As explained earlier, machine learning can be used when many factors need to be considered. Machine learning has already been used in many applications, such as improving customer relationships, making financial decisions, diagnosize illness, identify spam emails, recognize speeches and objects in images.
Limitations of Machine Learning¶
Machine learning is not perfect; machine learning has some limitations. First, what can be learned depends on the input data. If some important pieces of data are missing (for example, there are no cases of high debt-income ratios), then the computer program cannot learn. To think of this in a different way, a person that grows up inland and has never seen a cargo ship will thus not know existence of cargo ships. Second, it is difficult to determine when the data is sufficient or representative. The patterns are unknown (otherwise, there is no need to learn) so it is hard to tell when there is enough data to discover the patterns. Third, the data may be “biased” and it is not easy to define success. Imagine that you are designing a machine learning program to diagnose a rare illness. If a person has this illness, the program says “Yes”; otherwise, the program says, “No”. Suppose the probability of this illness is one out of 100,000 people. The program would be 99.999% accurate if it always says “No”. However, this high accuracy does not really help. Fourth, each machine learning program reflects a specific machine model that is designed to recognize the patterns in the data. Different models have different capabilities: some models can recognize complex patterns and some others cannot.
Black Swan Events¶
If an event has never happened, people may think it will never happen.
A “black swan event” (The Black Swan by Nassim Nicholas Taleb
) is
something that has never been seen before and thus considered
impossible.
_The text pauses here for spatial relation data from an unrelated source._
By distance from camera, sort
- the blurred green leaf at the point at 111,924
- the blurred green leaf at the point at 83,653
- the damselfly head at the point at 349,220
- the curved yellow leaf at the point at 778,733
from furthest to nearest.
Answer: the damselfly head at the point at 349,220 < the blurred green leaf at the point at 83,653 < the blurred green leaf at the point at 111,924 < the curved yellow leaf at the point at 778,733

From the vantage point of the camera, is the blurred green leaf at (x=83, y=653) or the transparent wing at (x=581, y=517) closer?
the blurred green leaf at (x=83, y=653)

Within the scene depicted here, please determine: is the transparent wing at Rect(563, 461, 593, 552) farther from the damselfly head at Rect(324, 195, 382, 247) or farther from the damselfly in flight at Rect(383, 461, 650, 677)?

People used to believe that swans must be
white. Apparently, it is not possible to learn by looking at white
swans and infer the existence of a black swan. Black swan events are
actually everywhere, if you pay close attention. Before 1969/07/20,
nobody could expect that a man would be able to walk on the
moon. Before April 2010, nobody would expect a volcano eruption could
cause worldwide disruption of air travel. Before the first iPhone was
announced, there was no iPhone. Before Michael Phelps won 28 Olympic
medals, nobody had won 28 Olympic medals.
If something has been observed, it is definitely possible. After a black swan has been seen, people know that swans can be black. If something has not been observed, it is difficult to say whether it is impossible or not. Maybe it can be observed later.
Even though black swan events cannot be inferred from known patterns, it is possible to predict the occurrence by some people that are willing to challenge these patterns and consider possibilities that have no been observed (i.e., learned). This is where “imagination” and “creativity” come in. Even though machine learning can be very helpful, the current form of machine learning (statistical learning) does not have imagination or creativity.